Cédric - Dimanche 11 Juin 2023

Vous avez un sommeil léger ? Mangez des protéines !

Certains d'entre nous ont un "sommeil de plomb", et d'autres se réveillent au moindre bruit. Si une corrélation était imaginée jusqu'alors par les scientifiques entre le cerveau et la qualité de sommeil, une recherche récente révèle que la responsable de notre sommeil serait en réalité une protéine produite par... nos intestins !

Des neurobiologistes de la Harvard Medical School ont récemment publié le résultat de leur recherche concernant le rapport direct entre la profondeur du sommeil de mouches et de souris, et leurs intestins. Les tests ont porté sur l'analyse du rôle de 3 400 gènes de drosophiles (mouches).


Photo: Polina Kovaleva / Pexels

Les gènes qui régulent le sommeil chez ces dernières sont les mêmes que chez la souris. Des stimuli ont été soumis aux mouches via des vibrations pendant leur sommeil. Pendant ce temps, et au fil des niveaux de stimuli, les chercheurs ont relevé l'expression des gènes (processus biochimique permettant à un gène de fabriquer des molécules). Ils ont identifié environ 160 gènes ayant un impact sur la qualité de sommeil de l'animal.


Parmi ces gènes, ou plus précisément parmi les protéines qu'ils produisent, une en particulier semblait avoir un rôle majeur dans la profondeur du sommeil: la protéine nommée CCHa1. Les chercheurs ont donc concentré leur recherche sur cette dernière et se sont aperçus que lorsque son "expression" était bloquée, les mouches se réveillaient à la moindre vibration alors qu'au contraire, lorsque cette protéine était fabriquée en quantité, les drosophiles dormaient à poings fermés et ne se réveillaient que face à de fortes vibrations. Si cette protéine est produite tant dans le cerveau que dans l'intestin, il s'avère contre toute attente, que c'est son élimination au sein de l'intestin qui a présenté un impact dans l'éveil des mouches.

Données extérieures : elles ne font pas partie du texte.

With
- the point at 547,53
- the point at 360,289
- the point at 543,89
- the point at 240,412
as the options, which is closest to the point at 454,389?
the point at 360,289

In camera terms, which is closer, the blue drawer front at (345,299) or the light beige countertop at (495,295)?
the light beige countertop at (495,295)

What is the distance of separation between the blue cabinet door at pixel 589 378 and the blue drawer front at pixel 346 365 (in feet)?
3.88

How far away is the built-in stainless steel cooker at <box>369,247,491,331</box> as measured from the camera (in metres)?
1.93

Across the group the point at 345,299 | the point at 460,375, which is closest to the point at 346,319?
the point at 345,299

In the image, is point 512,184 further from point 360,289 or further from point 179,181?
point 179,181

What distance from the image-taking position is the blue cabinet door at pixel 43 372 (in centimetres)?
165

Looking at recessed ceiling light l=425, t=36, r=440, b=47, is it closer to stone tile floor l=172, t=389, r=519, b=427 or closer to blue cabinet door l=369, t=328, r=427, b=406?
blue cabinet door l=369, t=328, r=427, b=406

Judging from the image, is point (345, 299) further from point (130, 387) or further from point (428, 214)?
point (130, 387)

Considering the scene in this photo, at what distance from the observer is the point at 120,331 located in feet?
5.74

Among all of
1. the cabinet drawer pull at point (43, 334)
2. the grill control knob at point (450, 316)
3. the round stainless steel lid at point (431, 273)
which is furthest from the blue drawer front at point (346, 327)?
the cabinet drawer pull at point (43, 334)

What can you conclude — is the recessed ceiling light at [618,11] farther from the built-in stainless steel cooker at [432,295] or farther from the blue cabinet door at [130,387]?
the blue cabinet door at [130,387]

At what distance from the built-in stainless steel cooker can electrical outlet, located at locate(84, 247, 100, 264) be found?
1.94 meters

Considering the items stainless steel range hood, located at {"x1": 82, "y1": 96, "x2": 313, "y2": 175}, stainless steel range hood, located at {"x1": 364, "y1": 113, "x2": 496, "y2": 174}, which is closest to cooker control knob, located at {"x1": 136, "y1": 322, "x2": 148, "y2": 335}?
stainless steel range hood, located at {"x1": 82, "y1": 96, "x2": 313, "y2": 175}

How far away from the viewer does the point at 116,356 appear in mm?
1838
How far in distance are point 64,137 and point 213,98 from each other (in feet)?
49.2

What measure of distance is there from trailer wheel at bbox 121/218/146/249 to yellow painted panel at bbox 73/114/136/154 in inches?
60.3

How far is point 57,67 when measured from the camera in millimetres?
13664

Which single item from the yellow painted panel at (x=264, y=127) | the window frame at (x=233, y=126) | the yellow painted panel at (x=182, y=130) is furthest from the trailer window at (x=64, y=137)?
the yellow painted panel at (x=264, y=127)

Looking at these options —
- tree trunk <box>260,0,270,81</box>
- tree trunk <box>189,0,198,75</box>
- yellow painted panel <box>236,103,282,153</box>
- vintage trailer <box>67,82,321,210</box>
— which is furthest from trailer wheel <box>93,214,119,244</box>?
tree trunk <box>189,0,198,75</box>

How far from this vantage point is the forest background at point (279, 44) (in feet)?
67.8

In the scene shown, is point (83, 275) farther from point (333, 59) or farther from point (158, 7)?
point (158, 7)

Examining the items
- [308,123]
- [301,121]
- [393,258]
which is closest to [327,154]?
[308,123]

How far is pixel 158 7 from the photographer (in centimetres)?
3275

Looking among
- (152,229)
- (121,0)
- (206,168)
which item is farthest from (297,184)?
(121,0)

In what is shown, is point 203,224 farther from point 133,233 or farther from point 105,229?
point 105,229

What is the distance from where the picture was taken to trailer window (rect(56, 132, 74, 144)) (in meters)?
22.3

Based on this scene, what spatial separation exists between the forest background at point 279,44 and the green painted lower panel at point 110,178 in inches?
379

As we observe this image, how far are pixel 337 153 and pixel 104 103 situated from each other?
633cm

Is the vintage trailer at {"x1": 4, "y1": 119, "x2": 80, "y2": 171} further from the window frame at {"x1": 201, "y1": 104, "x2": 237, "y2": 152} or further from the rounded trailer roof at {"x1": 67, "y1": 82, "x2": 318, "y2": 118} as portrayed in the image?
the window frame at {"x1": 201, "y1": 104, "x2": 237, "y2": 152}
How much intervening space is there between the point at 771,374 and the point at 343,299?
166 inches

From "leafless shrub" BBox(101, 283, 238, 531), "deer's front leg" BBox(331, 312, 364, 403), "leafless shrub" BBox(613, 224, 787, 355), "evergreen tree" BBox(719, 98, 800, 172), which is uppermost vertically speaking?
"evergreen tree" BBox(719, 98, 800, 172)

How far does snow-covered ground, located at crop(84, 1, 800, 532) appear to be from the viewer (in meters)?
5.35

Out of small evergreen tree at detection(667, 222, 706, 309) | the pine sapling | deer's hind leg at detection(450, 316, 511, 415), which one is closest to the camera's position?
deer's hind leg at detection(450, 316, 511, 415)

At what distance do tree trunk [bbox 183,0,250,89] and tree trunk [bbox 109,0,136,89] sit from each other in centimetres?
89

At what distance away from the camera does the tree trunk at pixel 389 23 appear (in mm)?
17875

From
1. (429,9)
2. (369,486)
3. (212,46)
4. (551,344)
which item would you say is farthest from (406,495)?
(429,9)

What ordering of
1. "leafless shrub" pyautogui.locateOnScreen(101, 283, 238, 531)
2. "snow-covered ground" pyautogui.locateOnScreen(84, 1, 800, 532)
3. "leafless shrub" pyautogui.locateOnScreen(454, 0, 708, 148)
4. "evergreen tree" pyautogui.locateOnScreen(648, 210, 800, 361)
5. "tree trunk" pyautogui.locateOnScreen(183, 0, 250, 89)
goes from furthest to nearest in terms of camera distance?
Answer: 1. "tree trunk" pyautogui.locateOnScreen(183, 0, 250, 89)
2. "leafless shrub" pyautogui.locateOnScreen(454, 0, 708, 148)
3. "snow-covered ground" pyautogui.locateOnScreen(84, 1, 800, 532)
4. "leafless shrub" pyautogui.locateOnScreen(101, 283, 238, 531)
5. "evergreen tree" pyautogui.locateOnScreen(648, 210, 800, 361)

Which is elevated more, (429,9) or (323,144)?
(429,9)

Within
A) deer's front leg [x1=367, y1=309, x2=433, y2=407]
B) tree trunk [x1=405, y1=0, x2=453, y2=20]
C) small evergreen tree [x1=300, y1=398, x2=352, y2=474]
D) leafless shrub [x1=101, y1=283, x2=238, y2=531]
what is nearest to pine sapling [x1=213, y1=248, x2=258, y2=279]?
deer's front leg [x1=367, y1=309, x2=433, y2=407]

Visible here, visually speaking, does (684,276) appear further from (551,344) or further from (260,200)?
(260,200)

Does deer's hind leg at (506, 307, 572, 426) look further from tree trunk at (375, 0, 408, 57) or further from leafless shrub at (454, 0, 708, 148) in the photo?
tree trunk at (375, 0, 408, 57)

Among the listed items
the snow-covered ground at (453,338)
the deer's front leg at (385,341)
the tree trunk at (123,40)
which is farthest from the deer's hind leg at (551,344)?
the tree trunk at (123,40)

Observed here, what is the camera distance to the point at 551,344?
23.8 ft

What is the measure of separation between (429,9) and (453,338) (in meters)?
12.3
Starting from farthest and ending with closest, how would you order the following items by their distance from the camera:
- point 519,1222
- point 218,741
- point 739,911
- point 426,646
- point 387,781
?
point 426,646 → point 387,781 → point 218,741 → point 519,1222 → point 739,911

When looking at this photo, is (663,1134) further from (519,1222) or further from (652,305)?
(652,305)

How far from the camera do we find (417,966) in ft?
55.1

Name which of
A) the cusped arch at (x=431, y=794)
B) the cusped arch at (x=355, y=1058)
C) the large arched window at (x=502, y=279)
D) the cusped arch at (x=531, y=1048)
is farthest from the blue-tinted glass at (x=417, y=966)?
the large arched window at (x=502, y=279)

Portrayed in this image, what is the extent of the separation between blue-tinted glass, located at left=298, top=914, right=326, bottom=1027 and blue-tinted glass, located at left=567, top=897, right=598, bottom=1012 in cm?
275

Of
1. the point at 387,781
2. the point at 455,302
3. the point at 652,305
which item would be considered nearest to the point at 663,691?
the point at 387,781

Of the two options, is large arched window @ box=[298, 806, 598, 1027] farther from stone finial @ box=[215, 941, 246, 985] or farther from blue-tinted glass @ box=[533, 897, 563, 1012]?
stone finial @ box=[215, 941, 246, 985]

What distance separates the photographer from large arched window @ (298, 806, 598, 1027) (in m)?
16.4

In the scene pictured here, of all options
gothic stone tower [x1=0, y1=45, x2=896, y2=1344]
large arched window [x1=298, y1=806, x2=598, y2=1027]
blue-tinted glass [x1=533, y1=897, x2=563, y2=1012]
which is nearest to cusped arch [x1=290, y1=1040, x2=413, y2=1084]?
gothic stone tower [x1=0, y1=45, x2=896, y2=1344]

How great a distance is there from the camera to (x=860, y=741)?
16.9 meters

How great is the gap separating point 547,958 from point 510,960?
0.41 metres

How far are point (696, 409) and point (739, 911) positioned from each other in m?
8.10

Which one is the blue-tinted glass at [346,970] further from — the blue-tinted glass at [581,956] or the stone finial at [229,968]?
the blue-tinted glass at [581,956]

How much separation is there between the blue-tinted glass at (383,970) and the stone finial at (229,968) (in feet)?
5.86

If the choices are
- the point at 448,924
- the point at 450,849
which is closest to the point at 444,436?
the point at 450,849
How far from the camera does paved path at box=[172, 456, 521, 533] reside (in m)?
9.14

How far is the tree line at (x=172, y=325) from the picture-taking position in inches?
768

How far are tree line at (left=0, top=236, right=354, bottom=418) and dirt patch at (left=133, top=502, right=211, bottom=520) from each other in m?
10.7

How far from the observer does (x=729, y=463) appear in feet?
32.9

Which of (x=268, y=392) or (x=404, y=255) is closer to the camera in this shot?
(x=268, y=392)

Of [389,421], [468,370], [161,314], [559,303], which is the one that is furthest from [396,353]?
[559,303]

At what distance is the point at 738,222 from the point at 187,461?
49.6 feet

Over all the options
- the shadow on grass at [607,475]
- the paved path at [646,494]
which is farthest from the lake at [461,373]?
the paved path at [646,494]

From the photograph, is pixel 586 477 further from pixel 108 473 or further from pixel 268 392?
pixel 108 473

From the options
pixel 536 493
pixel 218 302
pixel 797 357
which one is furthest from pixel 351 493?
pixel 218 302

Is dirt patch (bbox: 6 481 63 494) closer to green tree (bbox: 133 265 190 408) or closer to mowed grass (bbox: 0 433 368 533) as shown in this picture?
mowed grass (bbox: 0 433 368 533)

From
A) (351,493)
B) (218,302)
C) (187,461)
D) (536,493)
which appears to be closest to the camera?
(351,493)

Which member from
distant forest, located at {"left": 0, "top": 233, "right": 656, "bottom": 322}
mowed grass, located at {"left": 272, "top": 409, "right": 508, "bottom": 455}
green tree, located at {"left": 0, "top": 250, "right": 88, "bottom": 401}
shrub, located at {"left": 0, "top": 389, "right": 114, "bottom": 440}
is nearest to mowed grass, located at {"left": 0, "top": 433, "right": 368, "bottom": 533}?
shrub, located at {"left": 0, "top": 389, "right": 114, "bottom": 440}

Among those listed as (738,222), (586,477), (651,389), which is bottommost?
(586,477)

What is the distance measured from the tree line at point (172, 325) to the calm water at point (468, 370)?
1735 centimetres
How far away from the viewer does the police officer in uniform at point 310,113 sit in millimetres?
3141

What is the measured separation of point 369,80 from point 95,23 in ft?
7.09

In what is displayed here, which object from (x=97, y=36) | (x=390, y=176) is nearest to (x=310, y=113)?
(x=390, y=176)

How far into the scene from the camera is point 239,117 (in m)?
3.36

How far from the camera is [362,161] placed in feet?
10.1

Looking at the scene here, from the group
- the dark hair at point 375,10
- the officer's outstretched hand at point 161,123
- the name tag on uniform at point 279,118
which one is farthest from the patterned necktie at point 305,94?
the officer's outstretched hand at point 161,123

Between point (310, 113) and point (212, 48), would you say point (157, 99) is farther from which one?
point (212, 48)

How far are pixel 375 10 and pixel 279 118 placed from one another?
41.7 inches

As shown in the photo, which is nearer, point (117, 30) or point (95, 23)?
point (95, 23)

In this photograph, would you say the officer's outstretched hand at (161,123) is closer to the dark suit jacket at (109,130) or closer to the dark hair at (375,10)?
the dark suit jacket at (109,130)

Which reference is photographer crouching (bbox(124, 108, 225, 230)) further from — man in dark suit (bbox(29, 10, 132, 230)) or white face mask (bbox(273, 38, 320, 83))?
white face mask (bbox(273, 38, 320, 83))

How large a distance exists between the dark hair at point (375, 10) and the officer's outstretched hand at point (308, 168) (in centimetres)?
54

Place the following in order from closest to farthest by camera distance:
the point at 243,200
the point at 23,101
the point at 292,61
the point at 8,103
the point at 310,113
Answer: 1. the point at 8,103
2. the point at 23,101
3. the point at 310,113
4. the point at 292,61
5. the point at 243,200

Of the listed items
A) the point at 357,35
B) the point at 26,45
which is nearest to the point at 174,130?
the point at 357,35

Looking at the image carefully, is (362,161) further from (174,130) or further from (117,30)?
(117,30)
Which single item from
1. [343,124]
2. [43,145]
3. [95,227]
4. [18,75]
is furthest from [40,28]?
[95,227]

Etant donné que les cellules qui sécrètent cette protéine dans l'intestin sont activées par des protéines alimentaires, les neurobiologistes ont supposé qu'un régime riche en protéines serait susceptible de favoriser directement la profondeur du sommeil. Après avoir approfondi leurs recherches, ils ont pu confirmer leur suspicion: en appliquant un régime alimentaire intégrant un mélange de protéines aux mouches, le niveau de CCHa1 dans leurs intestins augmentait significativement et les mouches dormaient plus profondément. Par ailleurs, ils ont constaté que plus le régime était appliqué dans le temps, plus l'augmentation de CCHa1 était importante. A l'inverse, des apports en sucre ou en matières grasses n'affectaient en rien leur sommeil.

La protéine CCHa1 se déplace en effet de l'intestin au cerveau, et vient agir sur des neurones spécifiques: les cellules PAM (Protocerebral Anterior Medial). Il s'agit d'un groupe de neurones producteurs de dopamine, connue habituellement pour véhiculer un message associé au plaisir et générant de l'excitation, mais qui dans le cas présent agit au contraire comme un élément venant approfondir le sommeil. Ainsi, il y aurait un lien direct entre l'alimentation de l'animal et sa qualité de sommeil.


Dans la suite de leurs expériences, les scientifiques ont réveillé les mouches avec un autre stimuli: la température. Dans ce cas, ils ont constaté que la protéine CCHa1 n'était pas impliquée dans les différences de réveils. L'équipe envisage désormais de poursuivre ses recherches, afin d'identifier précisément les protéines impliquées dans les différents modes de réveil des drosophiles. Ils ignorent à ce stade si ces premiers constats sont transposables à l'Homme.